Department of Respiratory Medicine, Beijing Hospital of Traditional Chinese Medicine, Capital Medical University, Beijing 100010, China.
Department of Respiratory Medicine, Fangshan Hospital, Beijing University of Chinese Medicine, Beijing 102400, China.
J Tradit Chin Med. 2020 Oct;40(5):803-811. doi: 10.19852/j.cnki.jtcm.2020.05.010.
To investigate synergistic effect of Reduning (RDN) injection plus ribavirin against severe pneumonia induced by H1N1 influenza A virus in mice.
We established a mouse model of severe pneumonia induced by influenza A virus by infecting Balb/c mice with CA07 virus. We randomly assigned the infected mice into four groups, and treated them with normal saline (NS group), RDN (injection, 86.6 mg/kg), ribavirin (injection, 66.6 mg/kg) or double Ribavirin plus RDN group, the same dosage as used in the single treatments) for 5 d. Lung index and lung pathology were recorded or calculated in terms of the curative effective. Cytokines, NOD-like receptor family pyrin domain containing 3 (NLRP3) inflammasome related protein including caspase-associated recruitment domain (CARD) domain Apoptosis-associated speck-like protein containing a caspase recruitment domain(ASC), caspase-1 and NOD-like receptor family, pyrin domain containing 3 (NLRP3), and reactive oxygen species were simultaneously investigated.

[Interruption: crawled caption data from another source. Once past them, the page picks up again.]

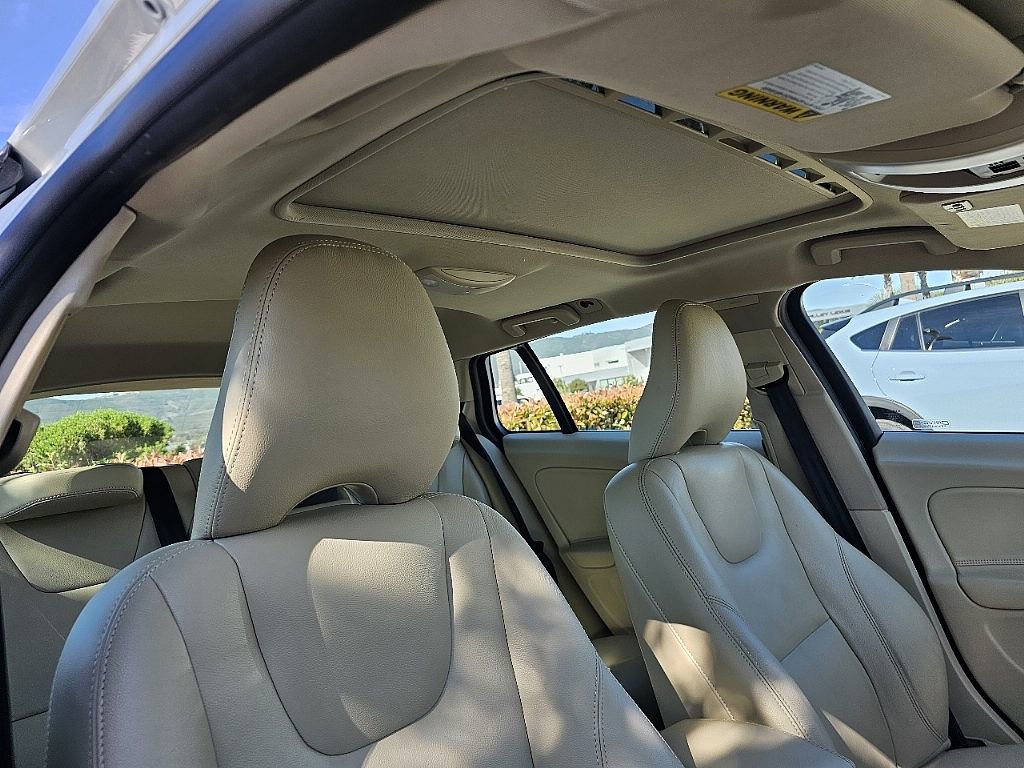 Used 2015 Volvo V60 T5 Premier w/ Protection Package image 6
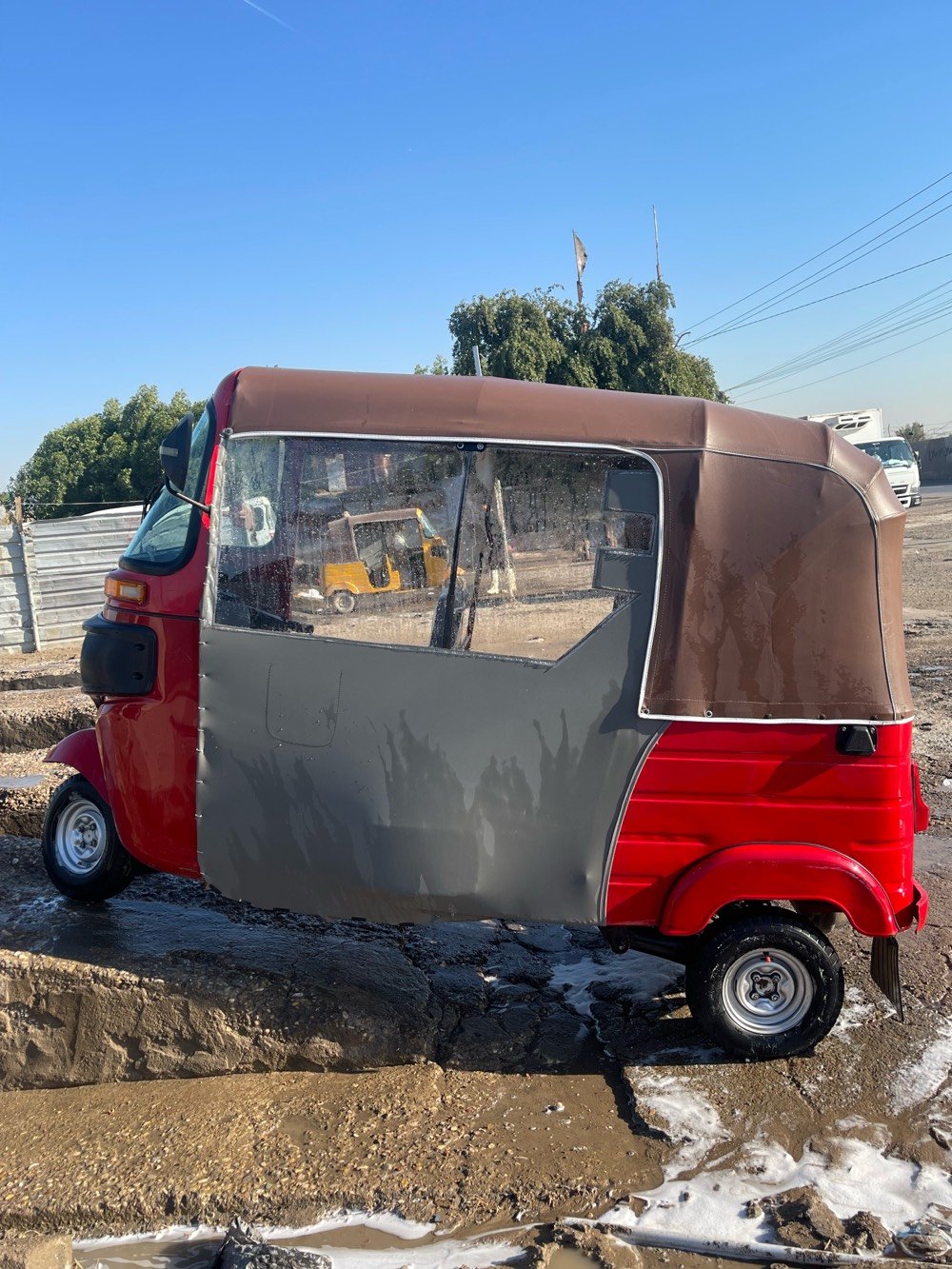 تك توك ١٨ جاهزه من كلشي مرقمه رقم بغداد 
كلشي جديد من مكينه وضفاير وباتري وتايرات 
عنوان جسر ديالى القديم شارع الاطفاء 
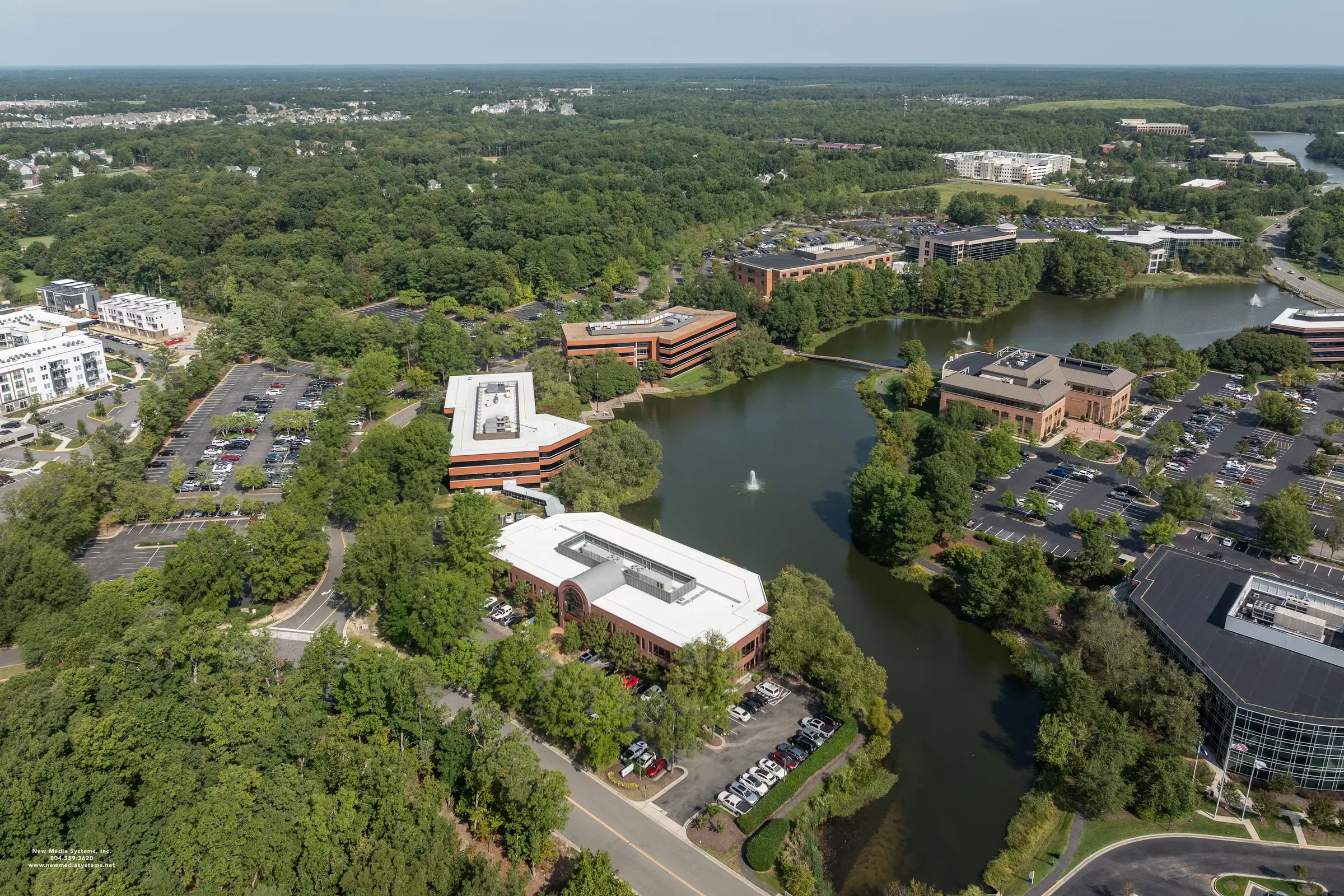 Waterfront Plaza — Lease in Glen Allen, VA, photo 2 of 6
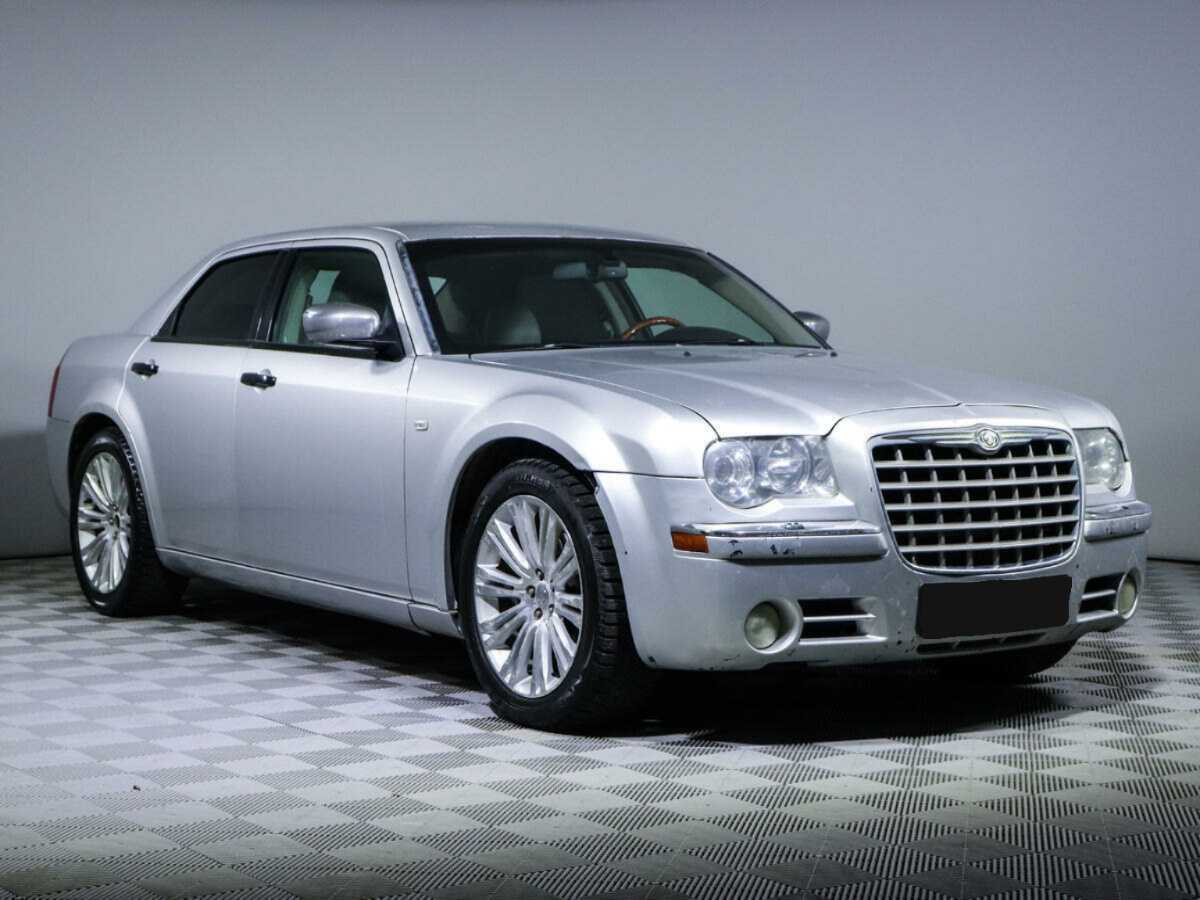 Chrysler 300C 2006 года с пробегом. Фото: #2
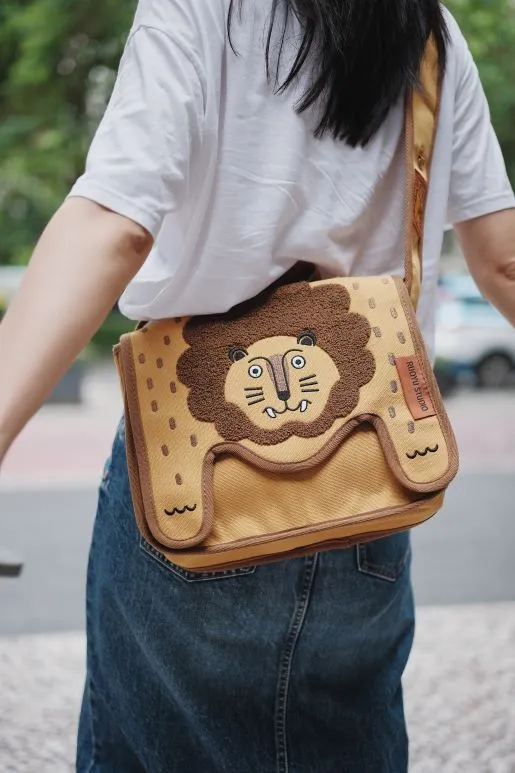 Ruoyu Studio Color-blocked Canvas Crossbody Bag for Casual Commuting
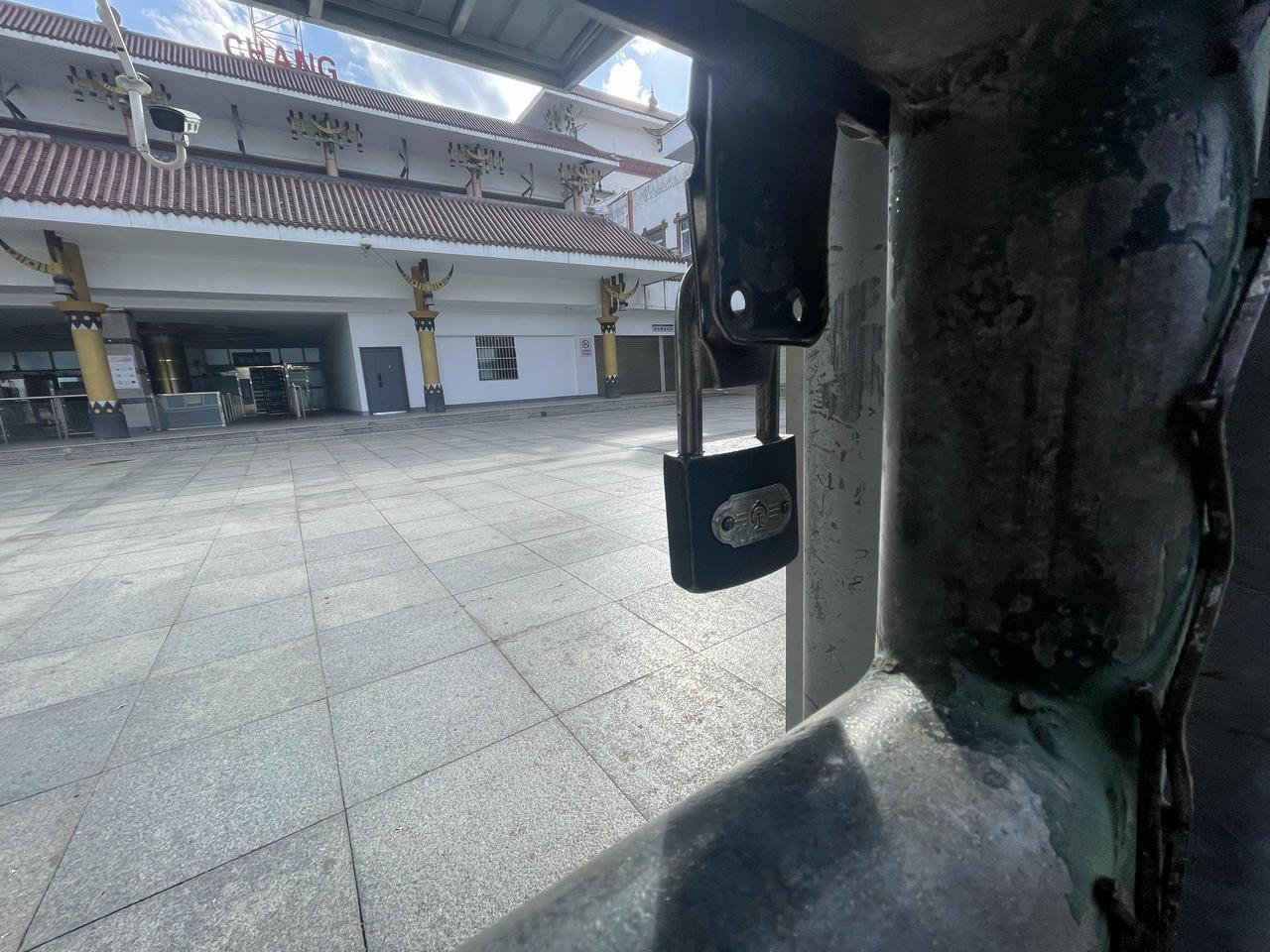 我差点以为已经关门停运了的西昌站。想坐公益慢火车，这趟车是在西昌站停靠。于是我就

RDN plus ribavirin treatment, not RDN or ribavirin alone, provided a significant survival benefit to the influenza A virus-infected mice. The combination treatment protected the mice against severe influenza infection by attenuating the severe lung injury. The combined treatment also reduced the viral titers in mouse lungs and lung index, downregulated their immunocytokine levels, including IL-1β and IL-18, and down regulated the NLRP3, especially the transcription and translation of caspase-1. Meanwhile NS group had significantly higher reactive oxygen species (ROS) expression which could was dramatically reduced by the treatment of RDN plus ribavirin.
Our study showed that RDN combined with ribavirin could protect the mice, and reduce the lung immunopathologic damage caused by severe influenza pneumonia. The mechanism could be that it reduced ROS produce and inhibited NLRP3 inflammasome activation so that mainly lower the downstream inflammatory cytokines IL-1β and IL-18.
研究热毒宁(RDN)注射液联合利巴韦林对甲型 H1N1 流感病毒诱导的重症肺炎的协同作用。
用 CA07 病毒感染 Balb/c 小鼠建立流感病毒诱导的重症肺炎小鼠模型。将感染小鼠随机分为 4 组,分别用生理盐水(NS 组)、热毒宁(注射液,86.6mg/kg)、利巴韦林(注射液,66.6mg/kg)或利巴韦林加热毒宁(与单药治疗相同剂量)治疗 5d。根据疗效计算肺指数和肺病理。同时检测细胞因子、NOD 样受体家族含pyrin 结构域蛋白 3(NLRP3)炎症小体相关蛋白包括半胱氨酸天冬氨酸蛋白酶募集域(CARD)结构域凋亡相关斑点样蛋白含半胱氨酸蛋白酶募集域(ASC)、半胱氨酸天冬氨酸蛋白酶-1 和 NOD 样受体家族,pyrin 结构域包含 3(NLRP3)和活性氧(ROS)。
热毒宁联合利巴韦林治疗,而非热毒宁或利巴韦林单独治疗,可显著提高甲型流感病毒感染小鼠的生存率。联合治疗通过减轻严重的肺损伤来保护小鼠免受严重流感感染。联合治疗还降低了小鼠肺部的病毒滴度和肺指数,下调了免疫细胞因子水平,包括白细胞介素-1β(IL-1β)和白细胞介素-18(IL-18),并下调了 NLRP3,特别是半胱氨酸天冬氨酸蛋白酶-1 的转录和翻译。同时,NS 组的活性氧(ROS)表达明显升高,热毒宁联合利巴韦林治疗可显著降低其表达。
本研究表明,热毒宁联合利巴韦林可保护小鼠,减轻严重流感肺炎引起的肺免疫病理损伤。其机制可能是降低 ROS 产生,抑制 NLRP3 炎症小体激活,从而降低下游炎症细胞因子 IL-1β 和 IL-18。